DODEA ends probe of London Central's closure
June 5, 2007
European edition, Tuesday, June 5, 2007
A nearly six-month investigation into allegations of mismanagement of the closure of London Central Elementary/High School ended May 23 with no substantial findings, spokesmen for the Department of Defense Education Activity said Friday.
Authorities in the Department of Defense Dependents Schools system and Non-DOD Schools Program were accused of not adequately providing for students at the one-of-a-kind dormitory facility and underplaying the ramifications of the closure, said DODEA spokesman Frank O’Gara.
Last September, DODDS officials abruptly announced the school would close at the end of the academic year, and many students would have to enter the English education system.
The investigation process began last October when the Department of Defense Inspector General’s office received an anonymous complaint that the closure had been mishandled, said Gary Comerford, spokesman for the office.
In a long, and at times rambling, complaint, the person said parents had been provided “bogus information” and school authorities were unresponsive to questions asked by parents when the closure was announced.
On Dec. 1, 2006, the DOD IG’s office handed the case to DODEA for action, Comerford said. Then, in the middle of January, DODEA convened an “inquiry team” of administrators and Isles District teachers to look into the matter. The team broke the complaint into a rough list of 13 allegations, O’Gara said.
The team interviewed about 20 people and the Daws Hill commander over the next several months, according to O’Gara and Harvey Gerry, DODEA’s chief of policy and legislation.

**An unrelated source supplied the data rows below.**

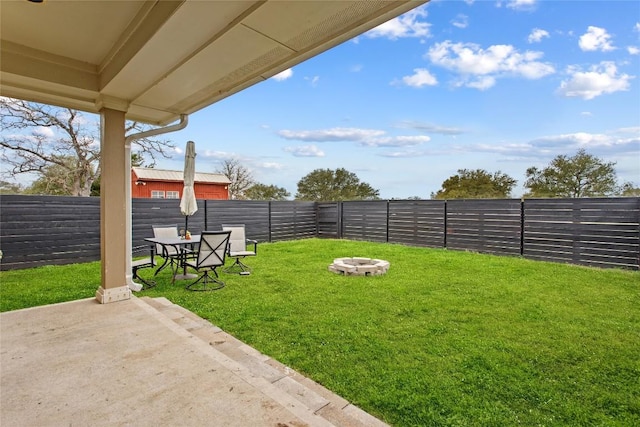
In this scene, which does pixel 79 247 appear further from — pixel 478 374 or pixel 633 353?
pixel 633 353

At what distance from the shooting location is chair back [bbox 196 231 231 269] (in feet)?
15.4

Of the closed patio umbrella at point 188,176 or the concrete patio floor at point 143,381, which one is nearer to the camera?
the concrete patio floor at point 143,381

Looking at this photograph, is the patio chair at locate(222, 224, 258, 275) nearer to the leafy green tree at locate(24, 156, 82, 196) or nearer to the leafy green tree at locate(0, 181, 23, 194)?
the leafy green tree at locate(0, 181, 23, 194)

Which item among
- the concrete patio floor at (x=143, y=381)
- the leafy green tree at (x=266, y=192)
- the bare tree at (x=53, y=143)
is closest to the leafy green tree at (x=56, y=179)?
the bare tree at (x=53, y=143)

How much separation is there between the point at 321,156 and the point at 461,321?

Of the 13 allegations, the team substantiated and “partially substantiated” two items — that some students would be eligible for graduation by the age of 16, which is possible in the English system, and that an administrator had a conversation about a specific student’s needs without the parent’s permission, O’Gara said.
DODEA did not take action in regard to either issue, O’Gara said.
The thrust of the allegations concerned the differences between the British and American education systems and that the difficulty of transferring credits from one to the other was underplayed by school officials, Gerry said.
That’s an opinion held by Valerie Pace, who had two children in London Central when the closure was announced. Pace enrolled her kids in British schools, but later pulled them back out over fears it would leave them behind when they returned to the States.
She said parents were given little straight talk by administrators about the difficulties in moving students between the two systems and believed many kids would have trouble later attempting to enroll in stateside high schools and colleges.
Pace said a benefit of the investigation would be if “any light has been brought to places it has been avoided before,” but added she was not surprised at the results of the inquiry.